Must or have to? The difference between must and have to.
"Must" is used to talk about necessity and obligation, e.g. You must do your homework.
"Must" is also used to express the conclusion that something is certain, e.g. You must be very tired after the long journey.
In British English "must' is also used to give strong advice, e.g. You really must stop smoking. Sometimes it sounds like an invitation, e.g. You must come and visit us.
"Have to" is used to express external obligation, e.g. I have to finish my homework.
"Have to" is also used in a situation when you don't have any other choice, e.g. I've just missed the last bus, so now I have to walk three miles.
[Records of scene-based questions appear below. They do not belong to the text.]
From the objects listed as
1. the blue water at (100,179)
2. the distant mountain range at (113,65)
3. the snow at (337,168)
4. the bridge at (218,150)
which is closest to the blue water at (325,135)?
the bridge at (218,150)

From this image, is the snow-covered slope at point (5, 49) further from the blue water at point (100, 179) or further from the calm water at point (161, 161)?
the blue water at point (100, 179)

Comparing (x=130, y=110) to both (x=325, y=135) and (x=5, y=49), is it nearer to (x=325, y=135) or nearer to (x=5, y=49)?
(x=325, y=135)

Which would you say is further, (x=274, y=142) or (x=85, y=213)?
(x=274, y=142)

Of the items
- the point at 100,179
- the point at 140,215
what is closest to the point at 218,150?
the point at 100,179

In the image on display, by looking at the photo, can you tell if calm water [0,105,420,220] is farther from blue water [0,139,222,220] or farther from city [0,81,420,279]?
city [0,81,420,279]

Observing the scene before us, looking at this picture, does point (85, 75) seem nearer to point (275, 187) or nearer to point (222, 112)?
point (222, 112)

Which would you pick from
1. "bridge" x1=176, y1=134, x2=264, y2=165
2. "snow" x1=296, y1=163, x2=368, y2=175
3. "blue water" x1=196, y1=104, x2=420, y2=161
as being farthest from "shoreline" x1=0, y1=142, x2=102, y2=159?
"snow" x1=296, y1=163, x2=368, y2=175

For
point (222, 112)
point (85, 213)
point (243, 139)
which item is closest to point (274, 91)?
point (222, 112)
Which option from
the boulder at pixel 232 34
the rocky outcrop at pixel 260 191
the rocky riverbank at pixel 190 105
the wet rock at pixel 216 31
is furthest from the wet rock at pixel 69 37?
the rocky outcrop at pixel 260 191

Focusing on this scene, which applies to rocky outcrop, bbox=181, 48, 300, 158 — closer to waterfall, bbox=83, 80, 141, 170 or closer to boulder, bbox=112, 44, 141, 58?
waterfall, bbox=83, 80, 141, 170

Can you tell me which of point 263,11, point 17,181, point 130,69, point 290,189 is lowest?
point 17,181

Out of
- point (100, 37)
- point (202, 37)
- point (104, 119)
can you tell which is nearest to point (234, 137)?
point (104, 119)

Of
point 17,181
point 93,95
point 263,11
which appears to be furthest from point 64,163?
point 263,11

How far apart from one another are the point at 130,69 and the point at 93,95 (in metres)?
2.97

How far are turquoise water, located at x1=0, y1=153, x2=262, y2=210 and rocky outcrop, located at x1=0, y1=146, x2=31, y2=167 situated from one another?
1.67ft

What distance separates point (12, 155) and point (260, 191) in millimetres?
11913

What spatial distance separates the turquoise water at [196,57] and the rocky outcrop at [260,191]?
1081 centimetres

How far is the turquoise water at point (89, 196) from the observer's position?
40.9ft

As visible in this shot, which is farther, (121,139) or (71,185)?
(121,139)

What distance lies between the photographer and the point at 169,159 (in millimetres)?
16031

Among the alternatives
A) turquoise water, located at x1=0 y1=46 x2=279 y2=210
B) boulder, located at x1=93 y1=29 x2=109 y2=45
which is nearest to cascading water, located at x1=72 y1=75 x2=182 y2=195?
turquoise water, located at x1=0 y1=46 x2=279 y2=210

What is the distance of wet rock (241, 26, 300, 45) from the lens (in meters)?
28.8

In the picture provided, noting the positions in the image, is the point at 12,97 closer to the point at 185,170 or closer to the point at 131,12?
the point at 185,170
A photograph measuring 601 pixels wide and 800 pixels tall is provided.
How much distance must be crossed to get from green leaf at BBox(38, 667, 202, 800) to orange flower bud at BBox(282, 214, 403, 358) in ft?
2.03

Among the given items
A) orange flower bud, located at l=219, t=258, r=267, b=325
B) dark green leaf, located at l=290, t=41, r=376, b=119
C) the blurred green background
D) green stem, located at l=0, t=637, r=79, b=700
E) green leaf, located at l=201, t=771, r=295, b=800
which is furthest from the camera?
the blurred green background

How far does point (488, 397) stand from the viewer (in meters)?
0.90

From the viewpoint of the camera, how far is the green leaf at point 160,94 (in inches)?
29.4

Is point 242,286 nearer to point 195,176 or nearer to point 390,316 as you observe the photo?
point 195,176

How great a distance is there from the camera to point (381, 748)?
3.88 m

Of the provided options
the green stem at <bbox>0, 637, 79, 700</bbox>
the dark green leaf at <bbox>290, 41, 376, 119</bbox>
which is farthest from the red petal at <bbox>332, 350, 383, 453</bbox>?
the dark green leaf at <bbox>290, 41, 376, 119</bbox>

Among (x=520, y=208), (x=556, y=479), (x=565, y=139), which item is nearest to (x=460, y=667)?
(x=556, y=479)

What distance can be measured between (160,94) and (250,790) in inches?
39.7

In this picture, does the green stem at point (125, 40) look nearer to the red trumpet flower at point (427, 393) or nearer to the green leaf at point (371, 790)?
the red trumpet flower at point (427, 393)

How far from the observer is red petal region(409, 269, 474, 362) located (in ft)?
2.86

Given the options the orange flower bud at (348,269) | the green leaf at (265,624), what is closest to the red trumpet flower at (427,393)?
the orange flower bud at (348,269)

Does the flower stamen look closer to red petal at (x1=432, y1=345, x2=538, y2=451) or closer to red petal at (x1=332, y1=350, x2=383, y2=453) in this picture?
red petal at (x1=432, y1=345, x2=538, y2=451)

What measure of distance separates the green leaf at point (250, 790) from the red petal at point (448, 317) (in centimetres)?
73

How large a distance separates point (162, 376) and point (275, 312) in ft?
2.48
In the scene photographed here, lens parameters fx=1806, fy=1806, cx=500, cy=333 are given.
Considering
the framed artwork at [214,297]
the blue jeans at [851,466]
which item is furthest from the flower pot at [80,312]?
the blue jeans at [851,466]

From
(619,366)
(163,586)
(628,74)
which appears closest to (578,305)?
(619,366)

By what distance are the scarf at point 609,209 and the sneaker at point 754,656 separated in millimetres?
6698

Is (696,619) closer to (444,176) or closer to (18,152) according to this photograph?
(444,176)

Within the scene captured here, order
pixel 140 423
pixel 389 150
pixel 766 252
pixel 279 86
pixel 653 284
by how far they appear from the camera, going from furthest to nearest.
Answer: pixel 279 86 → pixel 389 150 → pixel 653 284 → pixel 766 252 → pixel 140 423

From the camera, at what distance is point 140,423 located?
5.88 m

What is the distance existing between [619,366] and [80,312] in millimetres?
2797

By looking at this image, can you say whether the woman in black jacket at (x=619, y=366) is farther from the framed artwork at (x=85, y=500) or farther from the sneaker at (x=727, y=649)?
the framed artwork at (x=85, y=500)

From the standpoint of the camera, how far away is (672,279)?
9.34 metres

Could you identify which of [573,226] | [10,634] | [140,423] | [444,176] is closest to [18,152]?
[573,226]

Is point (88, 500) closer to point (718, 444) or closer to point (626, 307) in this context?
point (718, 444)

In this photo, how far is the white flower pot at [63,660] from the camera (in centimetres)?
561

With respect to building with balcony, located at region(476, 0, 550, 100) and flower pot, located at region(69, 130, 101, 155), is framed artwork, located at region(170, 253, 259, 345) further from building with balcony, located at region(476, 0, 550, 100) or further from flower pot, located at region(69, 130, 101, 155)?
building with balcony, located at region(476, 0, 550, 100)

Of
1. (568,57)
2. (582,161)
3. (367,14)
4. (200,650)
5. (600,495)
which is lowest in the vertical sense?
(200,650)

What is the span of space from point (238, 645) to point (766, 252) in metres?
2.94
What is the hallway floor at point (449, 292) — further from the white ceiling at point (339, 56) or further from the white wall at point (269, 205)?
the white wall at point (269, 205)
Study the following example sentences:
I must see the film. I've heard it's great. (This is what I really want to do.)
I have to get up at 5 o'clock five days a week. (I have no choice, it's my obligation.)
I must stop eating sweets. (It's my decision, this is what I want.)
I have to stop eating sweets. (My doctor told me to do it.)
You must write the essay for tomorrow. (said by the teacher)
We have to write the essay for tomorrow. (said by the students)
She must be very rich. (It's my conclusion. I'm sure she's rich.)
The policemen have to check every passing car. (That is an official order.)
Remember that it is possible to give orders with "must" or "have to", so if you are the boss (a parent, a teacher, etc.) you can say: "You must do it" or "You have to do it". When giving orders "must" seems to be more formal than "have to". When you are obliged to do something, you can only use "have to".